*** Begin section ***
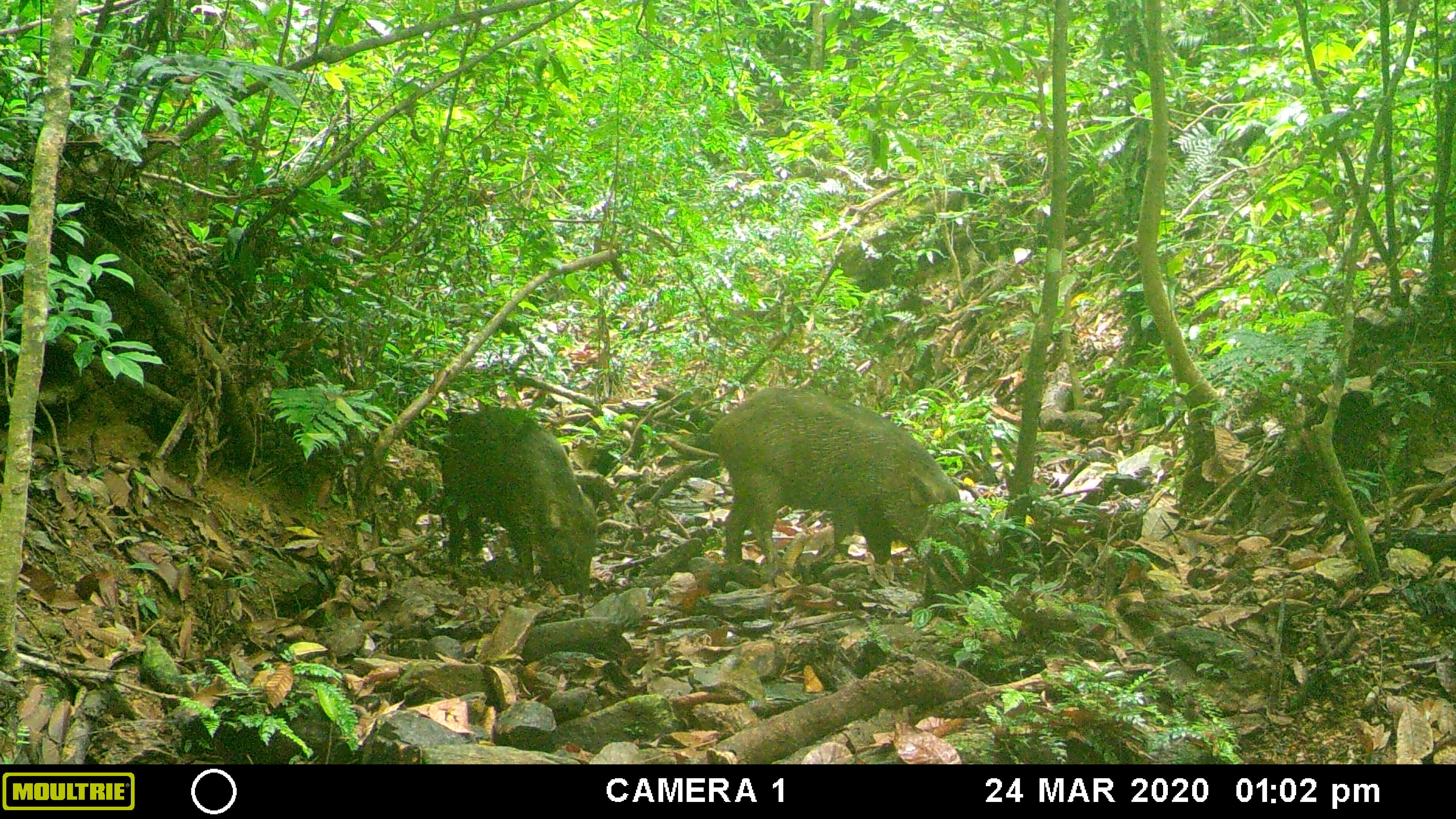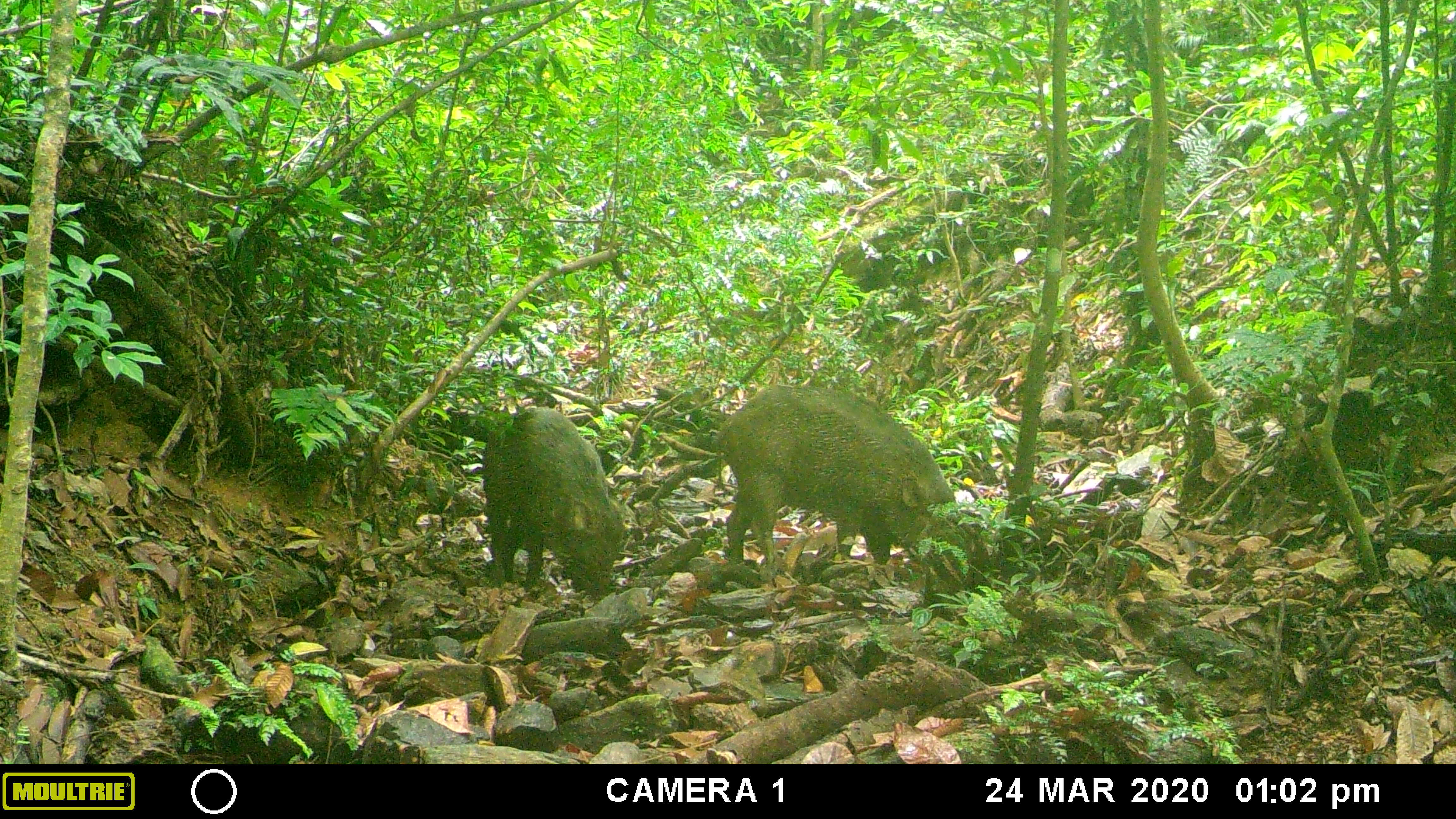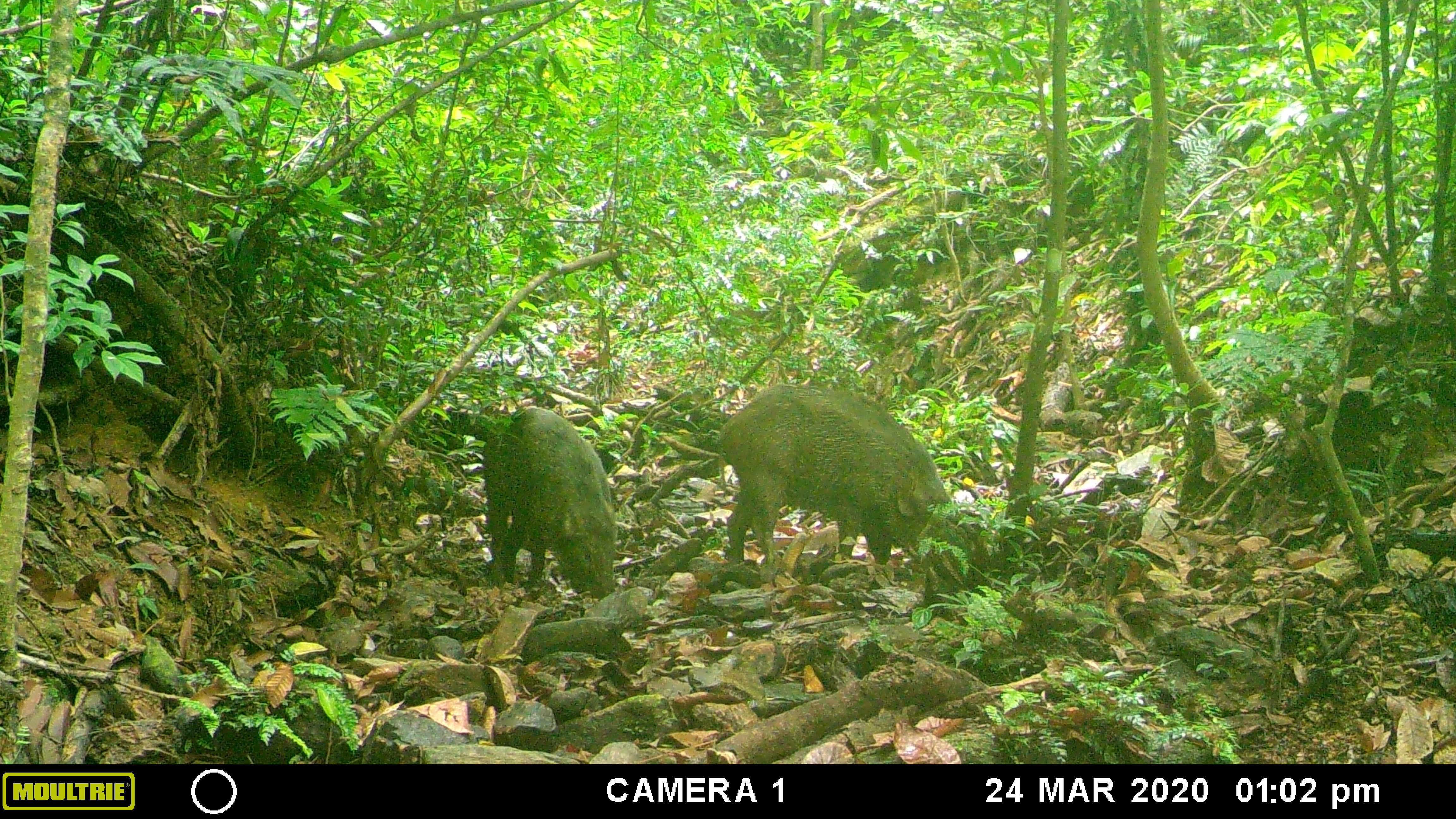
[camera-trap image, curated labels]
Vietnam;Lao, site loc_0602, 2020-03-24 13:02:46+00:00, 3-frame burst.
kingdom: Animalia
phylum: Chordata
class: Mammalia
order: Artiodactyla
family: Suidae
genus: Sus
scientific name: Sus scrofa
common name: eurasian wild pig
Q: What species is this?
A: Eurasian wild pig (Sus scrofa).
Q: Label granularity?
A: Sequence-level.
*** End section ***
> WHAT IS BEING ASKED:
The listing above should be repeated word for word, with every image left out.

> FINISHED EXERCISE:
[camera-trap image, curated labels]
Vietnam;Lao, site loc_0602, 2020-03-24 13:02:46+00:00, 3-frame burst.
kingdom: Animalia
phylum: Chordata
class: Mammalia
order: Artiodactyla
family: Suidae
genus: Sus
scientific name: Sus scrofa
common name: eurasian wild pig
Q: What species is this?
A: Eurasian wild pig (Sus scrofa).
Q: Label granularity?
A: Sequence-level.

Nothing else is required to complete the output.